Setup 1. Budget Single-User Server, 4-bit, low traffic:
- GPU: 1× NVIDIA A100 80GB
- RAM: 128 GB system RAM
- Storage: NVMe SSD 1 TB+
- Format: Q4_K_M, GGUF via Ollama or llama.cpp
- Expected output: ~18 to 25 tokens per second
- Best for: Internal tools, personal assistants, dev or testing
Setup 2. Production Single Server, 8-bit, moderate traffic:
- GPU: 1 to 2× NVIDIA H100 80GB
- RAM: 256 GB system RAM
- Storage: NVMe RAID
- Format: INT8 via vLLM or TGI
- Expected output: ~30 to 50 tokens per second per user, ~100 concurrent users
- Best for: Small API deployments, SaaS products, and startup MVPs
Setup 3. High-Throughput Single Server, FP16, team-scale
- GPU: 2 to 4× NVIDIA H100 80GB NVLink
- RAM: 512 GB system RAM
- Storage: NVMe SSD RAID
- Format: BF16 via vLLM with tensor parallelism
- Expected output: 1,000 to 7,000 total TPS across concurrent users
- Best for: Enterprise APIs, research, and high-traffic products
Tip: You can see PerLod GPU configurations for large-model inference to find the right server for your 70B deployment. Also, PerLod’s AI hosting plans cover managed inference setups, so you don’t have to handle everything manually.
Conclusion
Can you run a 70B model on one server? The question is which precision and how many users you need to support. For a single user or small team, a 4-bit model on a single H100 or A100 80GB card does the job well. For larger workloads, you’ll need either higher precision or more GPU memory.
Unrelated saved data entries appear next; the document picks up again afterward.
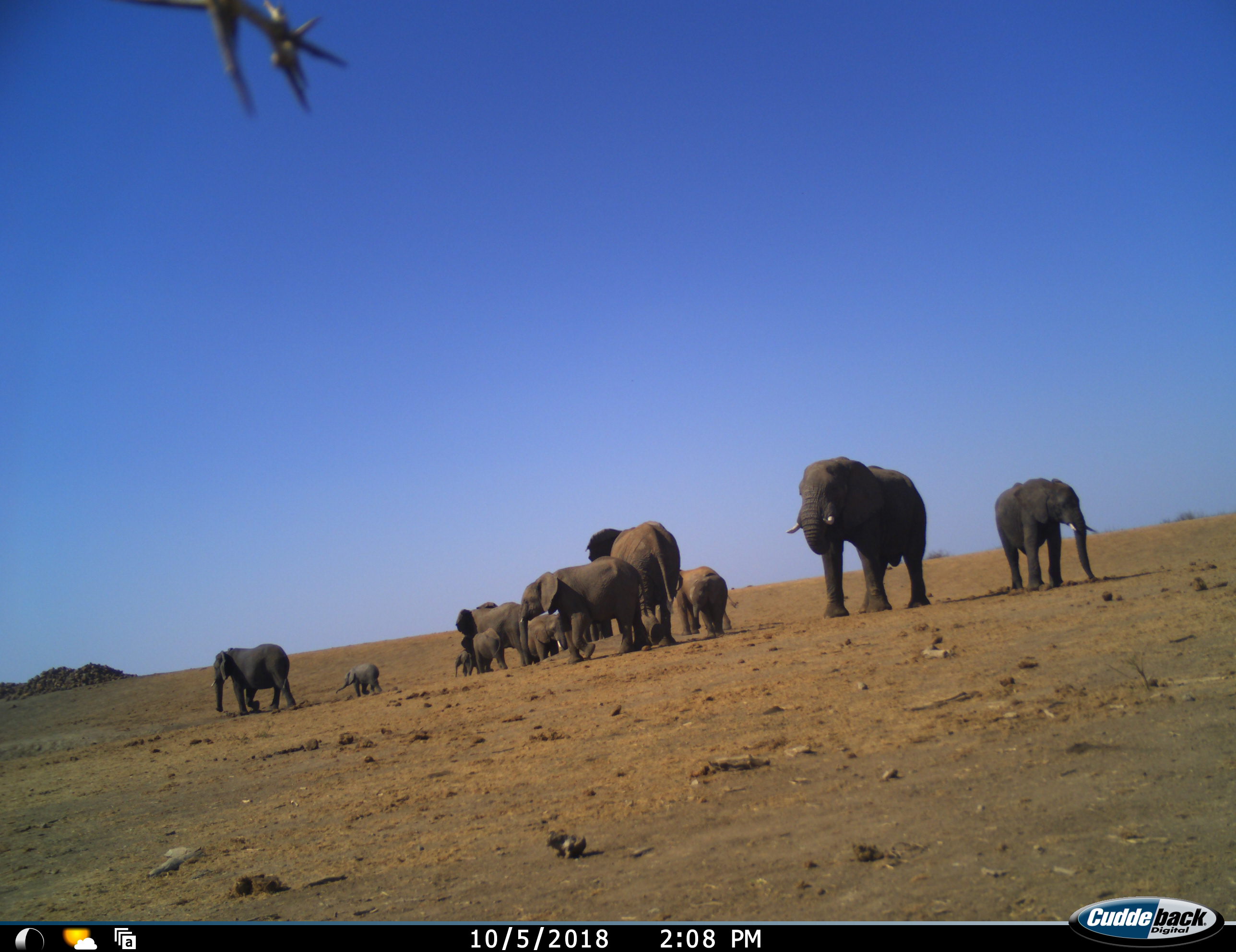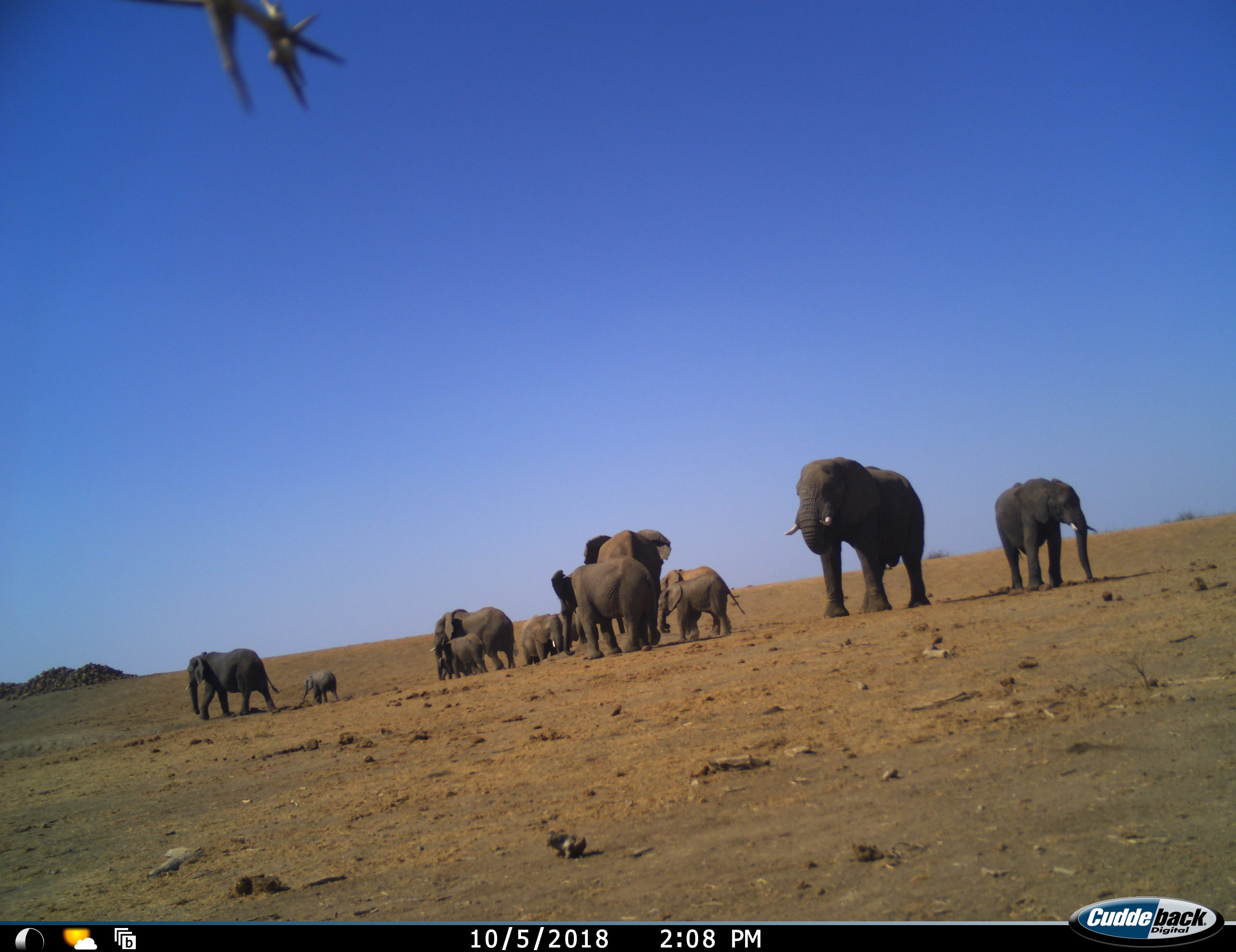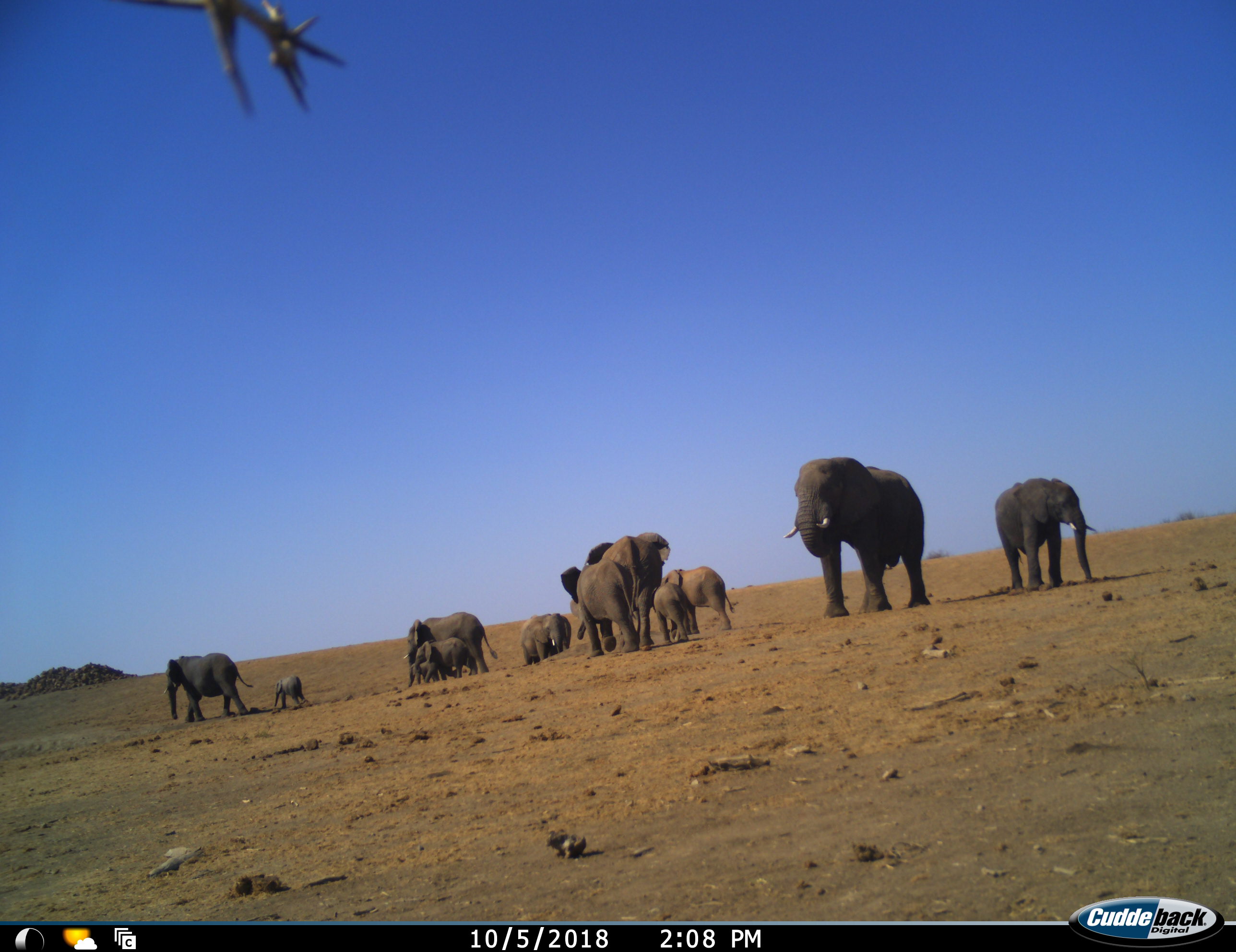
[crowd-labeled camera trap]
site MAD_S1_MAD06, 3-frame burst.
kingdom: Animalia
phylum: Chordata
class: Mammalia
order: Proboscidea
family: Elephantidae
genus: Loxodonta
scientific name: Loxodonta africana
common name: african bush elephant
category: elephant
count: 11-50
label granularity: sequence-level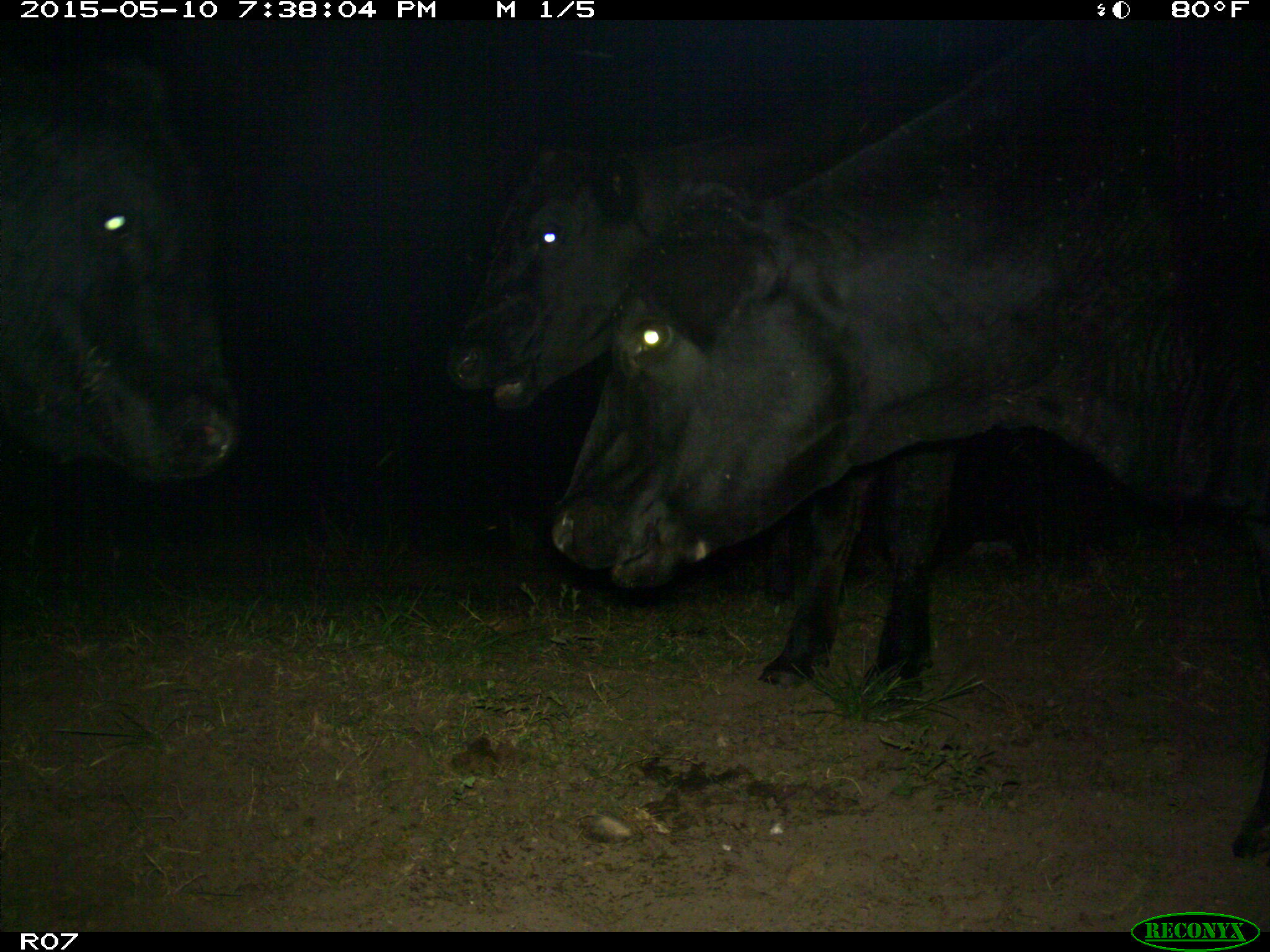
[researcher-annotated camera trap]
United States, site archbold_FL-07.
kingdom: Animalia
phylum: Chordata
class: Mammalia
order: Artiodactyla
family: Bovidae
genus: Bos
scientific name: Bos taurus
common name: domestic cow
Bos taurus (domestic cow).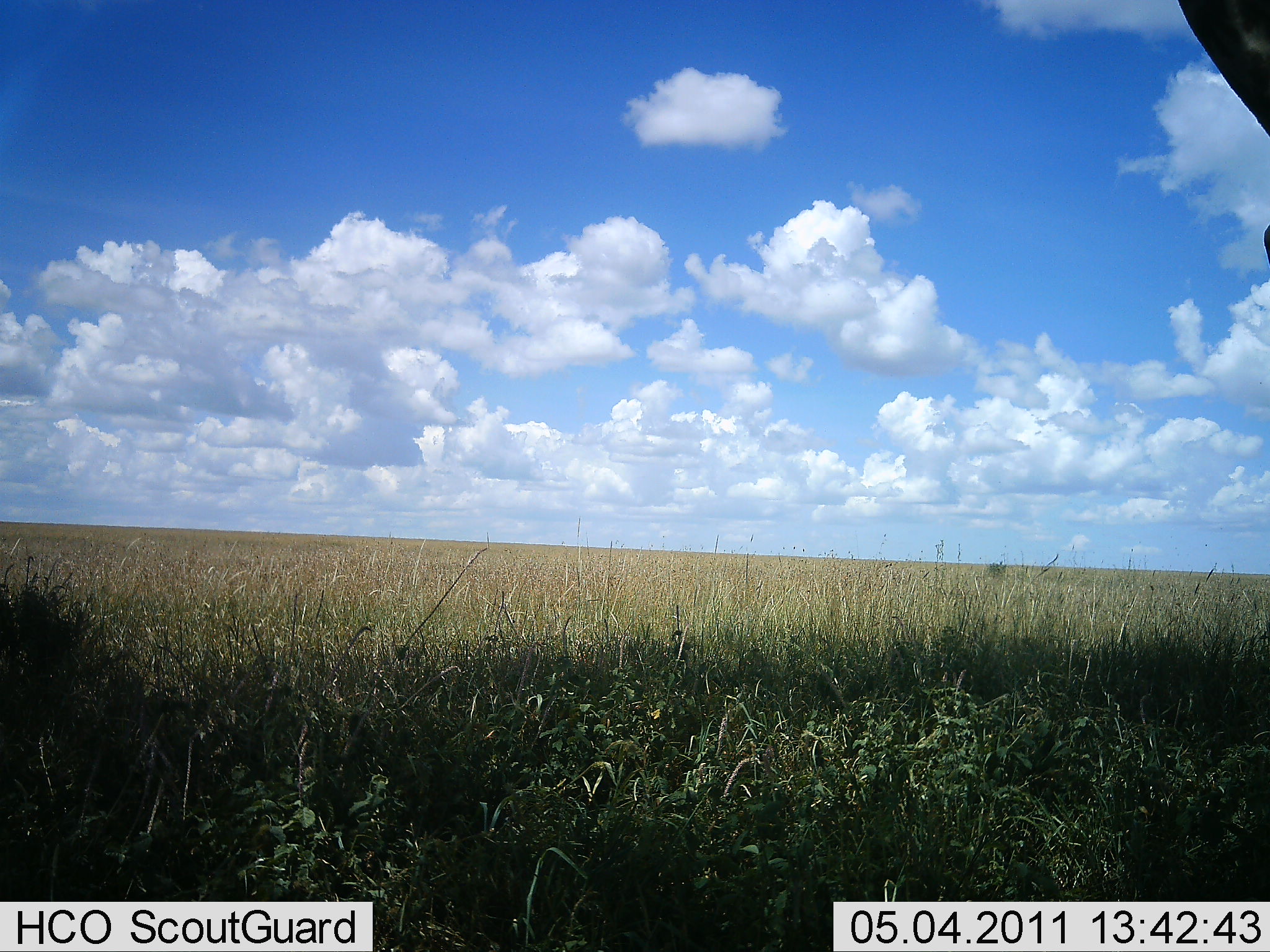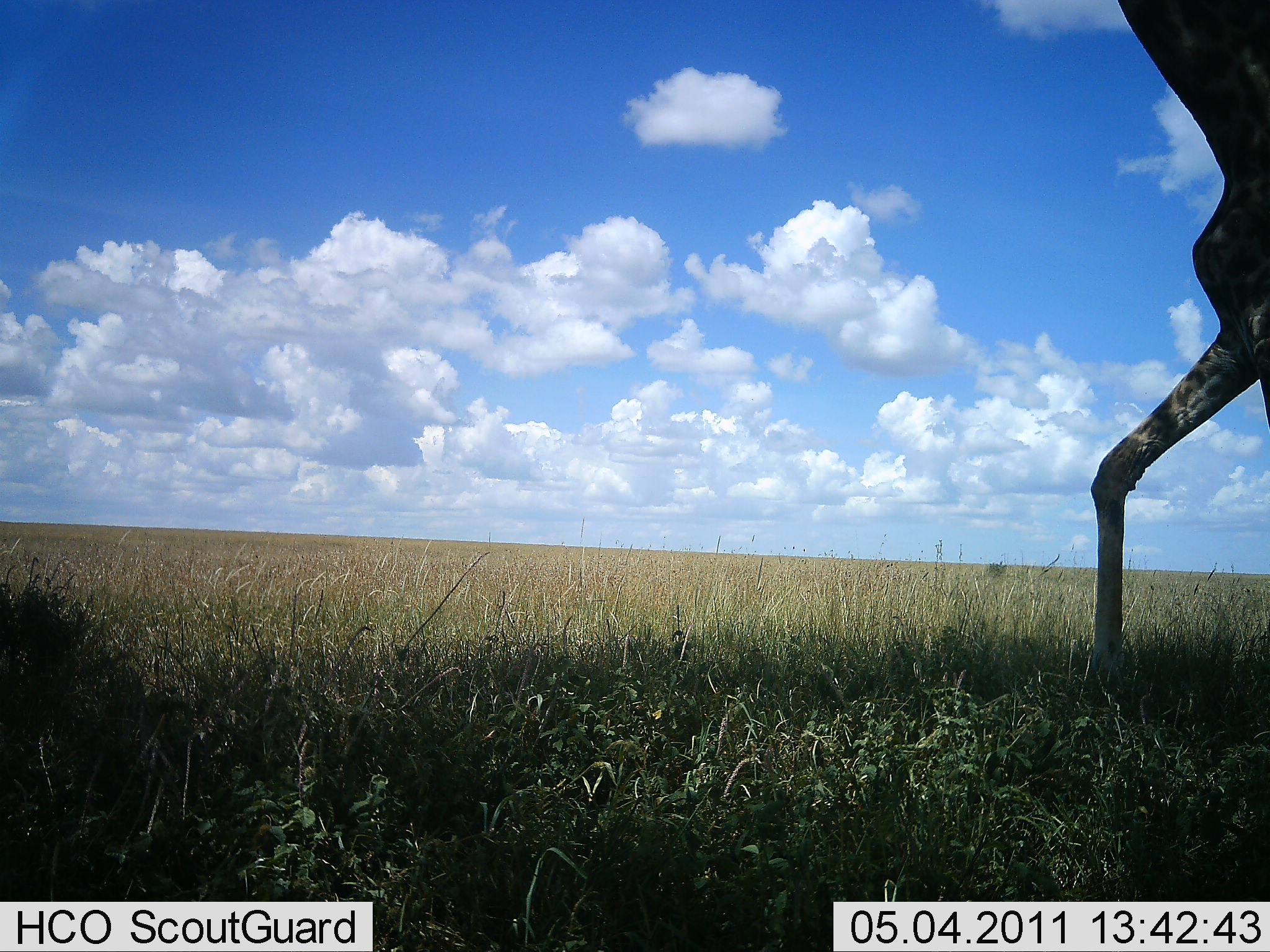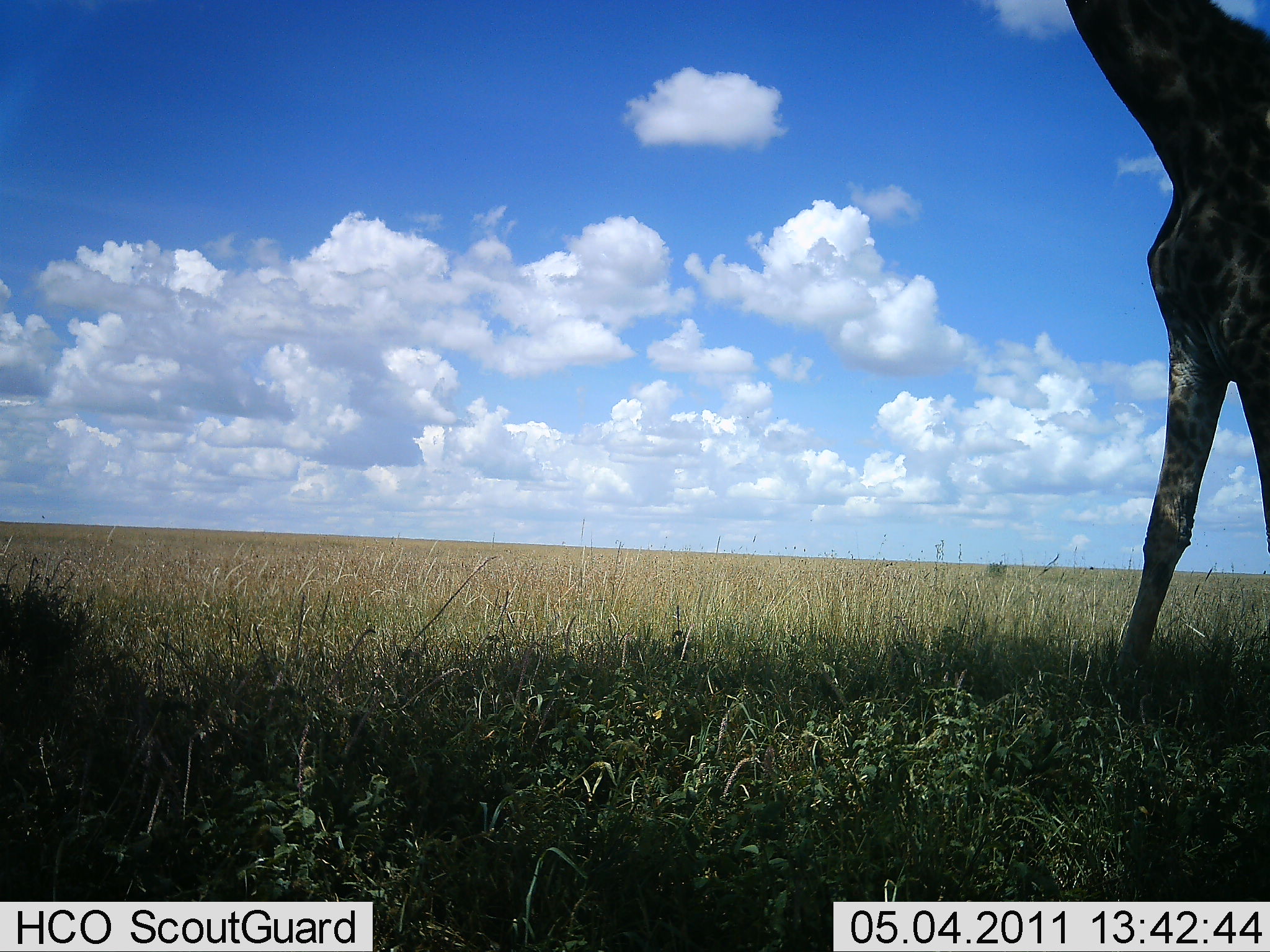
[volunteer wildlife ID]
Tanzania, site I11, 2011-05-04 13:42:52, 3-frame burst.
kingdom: Animalia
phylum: Chordata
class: Mammalia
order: Artiodactyla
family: Giraffidae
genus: Giraffa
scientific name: Giraffa camelopardalis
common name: giraffe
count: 1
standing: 17%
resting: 0%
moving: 83%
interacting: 0%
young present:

Plan for context size and user load upfront; that’s what makes or breaks a single-server setup.
We hope you enjoy this guide.
FAQs
Can you run a 70B model on one server without a GPU?
Yes, using CPU-only inference with llama.cpp, but you’ll need 64 to 256 GB of RAM, and speeds will be very slow.
What’s the best framework to run a 70B model on one server?
vLLM is best for multi-user APIs and production workloads, while Ollama is easier to set up for single-user use. You can read this full Ollama vs vLLM comparison.
Can a single RTX 4090 run a 70B model?
Not fully. You can use CPU and GPU hybrid offloading, but throughput drops. Two RTX 4090s work much better.